Por · Revisão: Rafael Toledo · Atualizado em 2026-08-06 · 2 fontes oficiais verificadas

Um servidor se aposenta, recebe seus proventos, e meses depois é aprovado em outro concurso público. A pergunta que surge de imediato é se dá para receber os dois valores ao mesmo tempo — a resposta da Constituição é, em regra, não, com exceções específicas que exigem atenção redobrada.

A vedação geral do §10 do art. 37

O §10 do art. 37 da Constituição veda a percepção simultânea de proventos de aposentadoria decorrentes do art. 40, ou dos arts. 42 e 142 (regimes de servidores civis e militares), com a remuneração de cargo, emprego ou função pública, ressalvados os cargos acumuláveis na forma da própria Constituição, os cargos eletivos e os cargos em comissão declarados em lei de livre nomeação e exoneração.

Quando a acumulação de proventos com ativa é permitida

A ressalva do próprio §10 remete de volta às hipóteses do art. 37, XVI: se o aposentado assume um novo cargo dentro de uma das combinações constitucionalmente lícitas (por exemplo, aposentado em cargo de professor que assume outro cargo de professor, ou cargo privativo de saúde), a acumulação de proventos com a nova remuneração segue permitida, sempre com compatibilidade de horários comprovada. Fora dessas hipóteses, ou em cargo de livre nomeação e exoneração, ou em mandato eletivo, a acumulação de proventos com remuneração de cargo em atividade não encontra amparo constitucional.

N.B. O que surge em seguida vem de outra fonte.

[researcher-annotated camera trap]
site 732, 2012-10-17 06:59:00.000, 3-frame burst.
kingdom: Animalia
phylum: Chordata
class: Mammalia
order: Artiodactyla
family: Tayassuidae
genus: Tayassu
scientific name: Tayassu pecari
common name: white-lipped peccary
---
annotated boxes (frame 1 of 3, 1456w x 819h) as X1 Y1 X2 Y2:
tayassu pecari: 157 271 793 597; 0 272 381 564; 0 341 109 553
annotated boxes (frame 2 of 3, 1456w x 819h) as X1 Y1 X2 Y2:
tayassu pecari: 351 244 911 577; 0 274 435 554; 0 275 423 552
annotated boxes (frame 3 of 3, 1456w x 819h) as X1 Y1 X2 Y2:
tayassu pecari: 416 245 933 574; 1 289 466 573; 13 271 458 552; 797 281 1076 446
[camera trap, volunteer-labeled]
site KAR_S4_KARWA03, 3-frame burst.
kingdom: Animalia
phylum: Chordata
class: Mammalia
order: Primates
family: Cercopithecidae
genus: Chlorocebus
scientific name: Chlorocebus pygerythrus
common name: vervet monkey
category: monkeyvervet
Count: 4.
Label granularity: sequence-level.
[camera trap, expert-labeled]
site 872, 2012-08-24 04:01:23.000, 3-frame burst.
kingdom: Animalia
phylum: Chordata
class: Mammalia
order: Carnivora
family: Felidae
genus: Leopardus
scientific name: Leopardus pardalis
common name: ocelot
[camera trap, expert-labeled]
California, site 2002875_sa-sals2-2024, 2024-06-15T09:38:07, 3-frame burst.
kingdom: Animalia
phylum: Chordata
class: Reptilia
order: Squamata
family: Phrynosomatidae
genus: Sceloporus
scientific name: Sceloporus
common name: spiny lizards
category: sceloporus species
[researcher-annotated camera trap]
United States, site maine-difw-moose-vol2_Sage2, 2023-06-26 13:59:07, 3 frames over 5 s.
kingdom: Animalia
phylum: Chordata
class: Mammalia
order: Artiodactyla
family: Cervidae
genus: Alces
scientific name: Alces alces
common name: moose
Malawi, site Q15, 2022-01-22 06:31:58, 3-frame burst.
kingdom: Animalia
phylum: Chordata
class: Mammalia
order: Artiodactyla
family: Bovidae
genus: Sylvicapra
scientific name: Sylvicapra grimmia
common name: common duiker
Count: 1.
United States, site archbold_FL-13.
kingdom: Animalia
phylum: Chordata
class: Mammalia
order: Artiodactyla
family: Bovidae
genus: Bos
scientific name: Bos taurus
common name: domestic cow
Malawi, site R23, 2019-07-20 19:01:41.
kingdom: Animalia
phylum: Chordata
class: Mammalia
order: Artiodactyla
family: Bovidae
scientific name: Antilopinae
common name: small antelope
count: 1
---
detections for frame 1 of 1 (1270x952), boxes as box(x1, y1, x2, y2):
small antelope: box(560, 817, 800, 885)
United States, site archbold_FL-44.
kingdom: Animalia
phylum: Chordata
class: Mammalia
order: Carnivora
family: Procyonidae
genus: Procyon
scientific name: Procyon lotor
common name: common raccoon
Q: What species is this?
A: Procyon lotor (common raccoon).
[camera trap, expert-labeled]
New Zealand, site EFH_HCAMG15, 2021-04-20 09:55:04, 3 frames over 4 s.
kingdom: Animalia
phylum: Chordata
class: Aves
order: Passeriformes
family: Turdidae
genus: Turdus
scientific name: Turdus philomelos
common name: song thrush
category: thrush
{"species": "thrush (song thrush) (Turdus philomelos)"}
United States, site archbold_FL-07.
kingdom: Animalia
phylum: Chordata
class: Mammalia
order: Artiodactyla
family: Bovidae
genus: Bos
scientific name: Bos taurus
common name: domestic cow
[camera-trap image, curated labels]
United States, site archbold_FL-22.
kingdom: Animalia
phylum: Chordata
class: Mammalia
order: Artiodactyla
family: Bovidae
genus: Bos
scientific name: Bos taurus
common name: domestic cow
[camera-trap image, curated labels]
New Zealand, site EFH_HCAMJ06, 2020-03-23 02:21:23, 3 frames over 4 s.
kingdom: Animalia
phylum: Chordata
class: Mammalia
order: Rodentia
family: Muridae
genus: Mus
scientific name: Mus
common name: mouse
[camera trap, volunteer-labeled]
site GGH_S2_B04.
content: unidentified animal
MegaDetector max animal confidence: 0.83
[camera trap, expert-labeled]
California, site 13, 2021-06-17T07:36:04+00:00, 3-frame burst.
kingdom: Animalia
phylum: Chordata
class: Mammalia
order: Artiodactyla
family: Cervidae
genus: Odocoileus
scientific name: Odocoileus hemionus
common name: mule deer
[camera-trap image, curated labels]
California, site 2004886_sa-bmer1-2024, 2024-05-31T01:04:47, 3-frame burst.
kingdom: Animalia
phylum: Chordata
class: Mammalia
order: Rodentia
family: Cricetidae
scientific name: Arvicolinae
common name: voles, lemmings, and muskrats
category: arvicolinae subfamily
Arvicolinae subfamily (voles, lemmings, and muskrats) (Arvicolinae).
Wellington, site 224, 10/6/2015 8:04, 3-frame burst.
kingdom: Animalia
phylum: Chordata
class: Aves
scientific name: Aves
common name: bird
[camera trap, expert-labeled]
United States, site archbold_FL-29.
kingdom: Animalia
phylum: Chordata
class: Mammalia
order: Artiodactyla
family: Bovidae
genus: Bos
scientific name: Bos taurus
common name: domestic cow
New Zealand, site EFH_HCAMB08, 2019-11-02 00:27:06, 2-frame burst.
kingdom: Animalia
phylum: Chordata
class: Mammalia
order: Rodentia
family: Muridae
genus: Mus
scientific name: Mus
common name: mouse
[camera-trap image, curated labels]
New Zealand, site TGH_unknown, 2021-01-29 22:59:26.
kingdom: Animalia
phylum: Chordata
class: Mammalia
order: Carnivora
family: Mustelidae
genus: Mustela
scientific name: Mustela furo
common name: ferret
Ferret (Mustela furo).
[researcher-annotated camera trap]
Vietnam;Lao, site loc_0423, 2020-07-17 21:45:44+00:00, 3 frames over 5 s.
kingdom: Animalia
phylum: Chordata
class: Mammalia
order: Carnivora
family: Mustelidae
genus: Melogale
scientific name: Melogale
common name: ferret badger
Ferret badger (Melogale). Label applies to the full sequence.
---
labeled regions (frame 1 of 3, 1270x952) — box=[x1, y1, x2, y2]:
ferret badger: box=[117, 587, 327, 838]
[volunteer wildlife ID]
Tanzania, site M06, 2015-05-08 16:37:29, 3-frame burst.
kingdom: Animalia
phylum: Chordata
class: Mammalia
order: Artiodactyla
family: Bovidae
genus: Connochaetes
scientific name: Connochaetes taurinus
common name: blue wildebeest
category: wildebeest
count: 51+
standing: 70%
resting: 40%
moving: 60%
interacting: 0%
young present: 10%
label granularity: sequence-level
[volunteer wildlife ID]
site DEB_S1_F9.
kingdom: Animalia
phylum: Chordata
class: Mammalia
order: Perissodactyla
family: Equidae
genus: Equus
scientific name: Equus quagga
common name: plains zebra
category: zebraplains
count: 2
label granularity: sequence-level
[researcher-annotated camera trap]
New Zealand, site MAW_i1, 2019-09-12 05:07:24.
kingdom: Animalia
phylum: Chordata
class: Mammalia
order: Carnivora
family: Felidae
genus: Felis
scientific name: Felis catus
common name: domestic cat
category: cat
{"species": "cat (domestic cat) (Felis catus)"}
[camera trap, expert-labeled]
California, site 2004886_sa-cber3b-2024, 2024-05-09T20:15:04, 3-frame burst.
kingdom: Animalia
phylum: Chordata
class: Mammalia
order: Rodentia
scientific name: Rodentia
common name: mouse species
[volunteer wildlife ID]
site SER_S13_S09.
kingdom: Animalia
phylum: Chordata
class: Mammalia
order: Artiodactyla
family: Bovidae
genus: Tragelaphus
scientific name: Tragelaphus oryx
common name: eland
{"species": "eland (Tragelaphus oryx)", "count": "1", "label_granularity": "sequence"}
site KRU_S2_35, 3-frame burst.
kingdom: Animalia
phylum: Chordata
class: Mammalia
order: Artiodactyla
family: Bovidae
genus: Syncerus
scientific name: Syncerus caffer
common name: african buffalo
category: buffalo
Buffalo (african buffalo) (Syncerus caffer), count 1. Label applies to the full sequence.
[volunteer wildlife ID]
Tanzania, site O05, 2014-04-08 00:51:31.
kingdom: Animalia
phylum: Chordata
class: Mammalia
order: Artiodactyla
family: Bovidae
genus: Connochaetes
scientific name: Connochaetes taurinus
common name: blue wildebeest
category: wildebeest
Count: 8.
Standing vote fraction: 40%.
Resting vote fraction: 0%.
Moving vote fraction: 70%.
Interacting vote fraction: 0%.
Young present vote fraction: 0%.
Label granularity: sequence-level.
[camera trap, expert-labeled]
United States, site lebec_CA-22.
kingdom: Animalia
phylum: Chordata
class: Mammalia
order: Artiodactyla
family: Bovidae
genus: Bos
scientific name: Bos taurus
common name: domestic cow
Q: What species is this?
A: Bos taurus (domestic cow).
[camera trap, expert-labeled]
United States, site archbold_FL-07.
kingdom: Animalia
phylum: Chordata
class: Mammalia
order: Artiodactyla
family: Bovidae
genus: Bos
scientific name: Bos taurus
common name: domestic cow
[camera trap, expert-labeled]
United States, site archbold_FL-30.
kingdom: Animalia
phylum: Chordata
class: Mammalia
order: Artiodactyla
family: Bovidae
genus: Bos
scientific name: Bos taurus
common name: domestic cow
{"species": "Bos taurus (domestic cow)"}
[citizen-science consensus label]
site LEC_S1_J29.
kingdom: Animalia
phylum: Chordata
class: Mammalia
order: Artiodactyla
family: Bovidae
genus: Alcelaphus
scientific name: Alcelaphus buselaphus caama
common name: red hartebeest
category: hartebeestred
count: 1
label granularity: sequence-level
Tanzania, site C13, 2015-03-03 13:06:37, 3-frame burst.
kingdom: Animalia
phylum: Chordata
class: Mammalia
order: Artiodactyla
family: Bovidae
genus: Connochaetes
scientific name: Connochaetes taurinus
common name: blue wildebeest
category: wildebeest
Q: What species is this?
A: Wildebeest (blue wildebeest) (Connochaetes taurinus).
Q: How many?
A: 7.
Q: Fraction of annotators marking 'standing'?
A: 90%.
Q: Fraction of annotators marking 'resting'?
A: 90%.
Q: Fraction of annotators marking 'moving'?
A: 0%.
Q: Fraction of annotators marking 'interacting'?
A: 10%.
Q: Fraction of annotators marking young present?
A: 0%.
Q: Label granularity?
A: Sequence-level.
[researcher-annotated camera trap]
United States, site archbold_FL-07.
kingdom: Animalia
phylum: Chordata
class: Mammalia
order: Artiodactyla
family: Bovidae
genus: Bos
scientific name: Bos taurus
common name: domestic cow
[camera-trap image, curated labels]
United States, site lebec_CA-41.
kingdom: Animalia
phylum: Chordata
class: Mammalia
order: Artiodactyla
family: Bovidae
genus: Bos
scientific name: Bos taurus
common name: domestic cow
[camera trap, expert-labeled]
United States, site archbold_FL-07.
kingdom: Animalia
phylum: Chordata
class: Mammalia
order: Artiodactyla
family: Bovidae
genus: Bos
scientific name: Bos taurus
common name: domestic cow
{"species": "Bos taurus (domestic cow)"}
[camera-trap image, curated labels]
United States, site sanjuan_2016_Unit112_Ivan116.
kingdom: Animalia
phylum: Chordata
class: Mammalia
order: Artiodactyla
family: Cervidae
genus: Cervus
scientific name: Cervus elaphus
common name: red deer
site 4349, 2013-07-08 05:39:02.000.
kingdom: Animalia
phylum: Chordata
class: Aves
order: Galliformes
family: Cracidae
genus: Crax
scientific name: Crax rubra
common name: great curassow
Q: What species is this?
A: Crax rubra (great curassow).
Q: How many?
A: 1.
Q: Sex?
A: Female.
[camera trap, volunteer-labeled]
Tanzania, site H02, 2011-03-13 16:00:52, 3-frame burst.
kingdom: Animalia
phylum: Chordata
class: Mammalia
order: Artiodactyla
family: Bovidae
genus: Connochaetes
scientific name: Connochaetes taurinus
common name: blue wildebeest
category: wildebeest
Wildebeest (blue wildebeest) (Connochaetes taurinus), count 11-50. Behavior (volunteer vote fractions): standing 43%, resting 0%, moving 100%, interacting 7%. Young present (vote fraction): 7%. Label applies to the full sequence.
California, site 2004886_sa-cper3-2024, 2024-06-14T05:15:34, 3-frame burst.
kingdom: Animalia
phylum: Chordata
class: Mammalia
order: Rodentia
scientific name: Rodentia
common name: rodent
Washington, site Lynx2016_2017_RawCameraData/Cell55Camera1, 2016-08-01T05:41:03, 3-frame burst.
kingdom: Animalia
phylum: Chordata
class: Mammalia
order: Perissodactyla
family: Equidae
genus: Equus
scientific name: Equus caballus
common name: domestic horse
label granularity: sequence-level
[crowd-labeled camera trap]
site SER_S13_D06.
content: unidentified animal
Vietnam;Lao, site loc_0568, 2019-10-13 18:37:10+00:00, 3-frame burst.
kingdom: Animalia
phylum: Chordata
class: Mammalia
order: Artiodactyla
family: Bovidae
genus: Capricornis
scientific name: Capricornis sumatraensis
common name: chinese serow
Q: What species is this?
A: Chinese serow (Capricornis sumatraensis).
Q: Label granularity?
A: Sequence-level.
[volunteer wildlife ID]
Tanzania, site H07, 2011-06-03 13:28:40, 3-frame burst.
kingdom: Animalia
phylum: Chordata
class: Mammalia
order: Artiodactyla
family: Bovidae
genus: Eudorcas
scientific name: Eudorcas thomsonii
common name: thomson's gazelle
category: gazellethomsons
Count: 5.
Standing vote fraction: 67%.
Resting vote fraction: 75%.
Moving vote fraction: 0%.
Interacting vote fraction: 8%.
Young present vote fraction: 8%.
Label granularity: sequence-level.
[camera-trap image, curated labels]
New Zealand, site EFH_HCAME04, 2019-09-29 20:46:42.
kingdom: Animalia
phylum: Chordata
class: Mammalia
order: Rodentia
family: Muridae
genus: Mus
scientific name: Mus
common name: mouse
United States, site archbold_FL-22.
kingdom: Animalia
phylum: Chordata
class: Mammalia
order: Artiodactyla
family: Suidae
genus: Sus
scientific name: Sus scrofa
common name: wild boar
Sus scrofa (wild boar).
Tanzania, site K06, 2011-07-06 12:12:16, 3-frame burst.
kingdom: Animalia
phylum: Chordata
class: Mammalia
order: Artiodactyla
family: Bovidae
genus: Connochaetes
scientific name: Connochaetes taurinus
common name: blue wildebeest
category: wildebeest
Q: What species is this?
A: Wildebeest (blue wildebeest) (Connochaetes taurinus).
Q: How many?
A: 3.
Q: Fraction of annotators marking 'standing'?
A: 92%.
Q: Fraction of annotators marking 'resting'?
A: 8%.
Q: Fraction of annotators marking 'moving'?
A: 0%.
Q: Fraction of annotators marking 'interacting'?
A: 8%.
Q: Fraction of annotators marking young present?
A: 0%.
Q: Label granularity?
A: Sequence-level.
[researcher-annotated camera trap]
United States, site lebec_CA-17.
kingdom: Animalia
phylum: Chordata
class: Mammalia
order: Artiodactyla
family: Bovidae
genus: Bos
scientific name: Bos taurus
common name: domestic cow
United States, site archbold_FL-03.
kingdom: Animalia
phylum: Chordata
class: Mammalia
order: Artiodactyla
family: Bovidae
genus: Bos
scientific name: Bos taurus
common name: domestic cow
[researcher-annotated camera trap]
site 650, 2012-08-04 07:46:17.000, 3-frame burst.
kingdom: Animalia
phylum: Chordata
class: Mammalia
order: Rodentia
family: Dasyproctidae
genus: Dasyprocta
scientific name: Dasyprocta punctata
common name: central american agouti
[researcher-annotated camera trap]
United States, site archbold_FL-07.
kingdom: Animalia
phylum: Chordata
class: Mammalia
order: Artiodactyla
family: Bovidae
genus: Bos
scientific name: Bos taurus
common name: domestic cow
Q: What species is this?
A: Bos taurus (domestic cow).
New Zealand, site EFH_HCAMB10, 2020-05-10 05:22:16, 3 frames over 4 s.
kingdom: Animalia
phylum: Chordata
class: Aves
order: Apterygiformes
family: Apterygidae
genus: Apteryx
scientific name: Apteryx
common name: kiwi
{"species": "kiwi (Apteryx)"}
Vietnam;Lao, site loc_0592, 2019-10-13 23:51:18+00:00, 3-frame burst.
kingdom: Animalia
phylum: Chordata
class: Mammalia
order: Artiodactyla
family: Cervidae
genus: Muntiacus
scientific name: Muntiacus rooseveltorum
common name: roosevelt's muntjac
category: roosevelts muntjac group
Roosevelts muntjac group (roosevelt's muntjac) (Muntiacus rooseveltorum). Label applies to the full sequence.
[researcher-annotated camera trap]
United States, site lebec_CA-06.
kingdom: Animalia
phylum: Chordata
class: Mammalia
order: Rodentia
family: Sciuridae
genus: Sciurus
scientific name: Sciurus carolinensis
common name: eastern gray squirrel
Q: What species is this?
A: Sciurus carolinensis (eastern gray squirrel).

O que acontece quando a acumulação é indevida

Quando um aposentado assume cargo efetivo fora das hipóteses de acumulação lícita, a situação equivale à acumulação ilegal de cargos: a Administração pode notificar o servidor para optar entre os proventos e a nova remuneração, com prazo e consequências semelhantes às aplicadas na acumulação ilegal de dois cargos em atividade. A diferença prática é que, aqui, a opção geralmente recai sobre manter a aposentadoria e desistir do novo vínculo, ou vice-versa.

O técnico aposentado aprovado para o magistério

Um servidor aposentado como técnico administrativo é aprovado em concurso para cargo de professor em outra esfera de governo. Como a nova posição não se enquadra em nenhuma das hipóteses de acumulação lícita relacionadas à sua aposentadoria anterior, ele precisa avaliar, antes da posse, se manter os proventos e recusar o novo cargo é mais vantajoso do que suspender a aposentadoria para assumir a nova função — decisão que costuma exigir simulação financeira detalhada e, quando o enquadramento legal for duvidoso, análise jurídica dos documentos do cargo anterior e do edital novo, que pode ser feita de forma inteiramente digital antes mesmo da posse.